§ **Work task 1**: In the Project SEARCH article, why was Taylor Stewart able to open up and communicate better? Answer in one to three sentences.
§ **Work task 2**: Continue the Project SEARCH article from its last sentence.

§ **Provided text**:
◆ ◆ ◆ ◆ ◆ ◆ ◆

Project Search Celebrates Nine Young Adults’ Achievements
|Project SEARCH participants show appreciation to leader Patti Moore with a group hug following the 2013 Project SEARCH celebration at Upper Valley Medical Center.
Taylor Stewart said Project SEARCH helped her open up and communicate better.
It also helped her land a job at Menard’s.
Stewart of Sidney was among nine young people with disabilities whose accomplishments were acknowledged during the 2012-13 Project SEARCH Celebration on May 17 at Upper Valley Medical Center.
Before Project SEARCH fear of new situations hindered Stewart’s communication, but experiences through the program at UVMC provided an opportunity to gain confidence.
Project SEARCH is a high school transition program designed to provide training and education on the road to employment for individuals with disabilities. It was launched in Cincinnati in 1996 and introduced at UVMC via the Upper Valley Career Center in 2010.
Local Project SEARCH partners, in addition to UVMC, include the Upper Valley Career Center in Piqua, the Board of Developmental Disabilities in Miami and Shelby counties, Capabilities Inc. and the state Bureau of Vocational Rehabilitation.
The goal of the nine-month program is to help each of the interns become “a more independent person” and ready to compete in the job market, said Patti Moore, Upper Valley Project SEARCH coordinator, She works with the interns, job coaches and work site supervisors at UVMC. Moore emphasized that the interns are not actual employees, but are “strictly students in training” during the program, with the vision of tapping into a career path.

◆ ◆ ◆ ◆ ◆ ◆ ◆

§ **Material provided**:
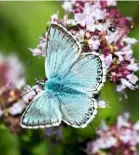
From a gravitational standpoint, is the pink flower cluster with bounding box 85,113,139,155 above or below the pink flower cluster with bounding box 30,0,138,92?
below

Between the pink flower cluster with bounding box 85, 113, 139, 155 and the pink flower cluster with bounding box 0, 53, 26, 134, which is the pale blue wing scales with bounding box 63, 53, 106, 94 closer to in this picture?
the pink flower cluster with bounding box 0, 53, 26, 134

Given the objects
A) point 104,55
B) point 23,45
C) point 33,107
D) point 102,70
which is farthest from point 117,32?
point 23,45

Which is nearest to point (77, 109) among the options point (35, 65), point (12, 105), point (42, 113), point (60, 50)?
point (42, 113)

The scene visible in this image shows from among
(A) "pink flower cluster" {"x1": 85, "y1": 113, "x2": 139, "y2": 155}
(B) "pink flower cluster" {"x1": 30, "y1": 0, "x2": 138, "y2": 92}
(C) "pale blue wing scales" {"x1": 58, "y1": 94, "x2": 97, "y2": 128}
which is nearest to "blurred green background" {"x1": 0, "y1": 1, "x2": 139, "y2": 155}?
(A) "pink flower cluster" {"x1": 85, "y1": 113, "x2": 139, "y2": 155}

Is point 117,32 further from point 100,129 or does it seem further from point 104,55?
point 100,129

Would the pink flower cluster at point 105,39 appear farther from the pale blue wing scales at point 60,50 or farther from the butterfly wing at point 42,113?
the butterfly wing at point 42,113

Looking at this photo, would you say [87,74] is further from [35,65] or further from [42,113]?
[35,65]

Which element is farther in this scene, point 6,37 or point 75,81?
point 6,37
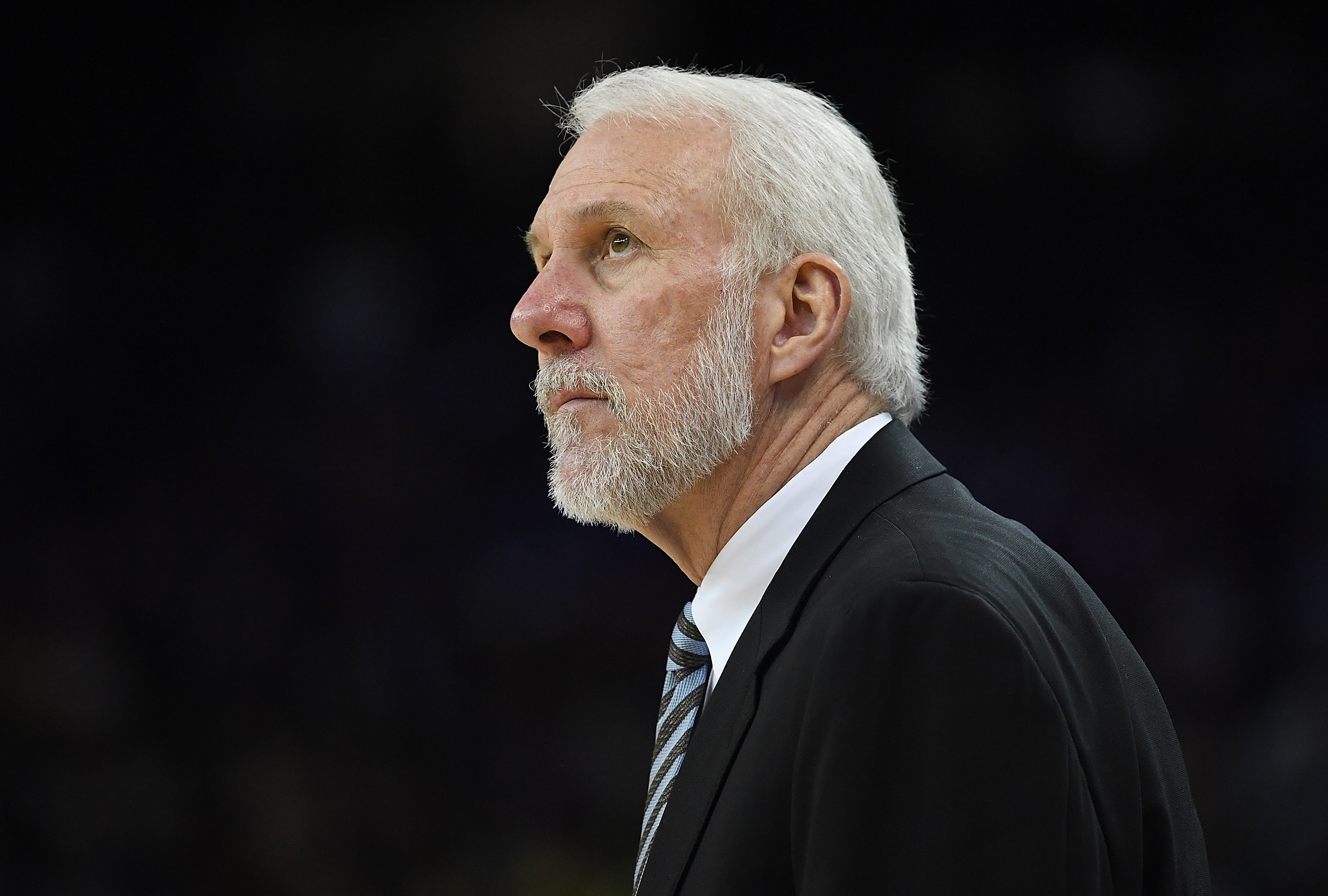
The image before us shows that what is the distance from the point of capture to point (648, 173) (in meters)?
1.30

◆ ◆ ◆ ◆ ◆ ◆ ◆

§ **Written response 1**: Before Project SEARCH, her fear of new situations held back her communication. Her experiences through the program at UVMC gave her a chance to gain confidence, and that helped her open up and communicate better.

§ **Written response 2**:
Each student deferred receiving their high school diploma to participate in the program.
This year’s interns and their high schools were: Jessica Dye, Bradford; Michael Fletcher, Bradford; Brian Gold, Sidney; Luis Gonzalez-Resto, Graham; Bre’Anna Harrison-Lee, Troy; Ashley Mullins, Bradford; Ashley Shoffner, Sidney; Taylor Stewart, Fairlawn; and Ashley Weber, Sidney.
“This is one of the most amazing programs,” said Matt Meyer, Upper Valley Career Center Director of Student Services. The Project SEARCH Interns demonstrate job characteristics he hears about constantly from potential employers, Meyer said. Among them: being at work every day, being on time and doing the job to the best of their ability.
Jim Hurak, UVMC Vice President, noted the growth in the Project SEARCH participation from four interns the first year to nine in 2012-13.
“It is our honor, our pleasure,” Hurak said of UVMC hosting the Project SEARCH site and the rotation of program interns through a growing number of departments including rehabilitation, nutrition services, cardiopulmonary, plant operations, environmental services, Outpatient Center South and volunteer services.
Nearly 40 UVMC employees were directly involved as supervisors and mentors this past year, Moore said. However, she added, “Everyone here makes a difference in the interns’ lives … (through) your daily treatment of them as professionals.”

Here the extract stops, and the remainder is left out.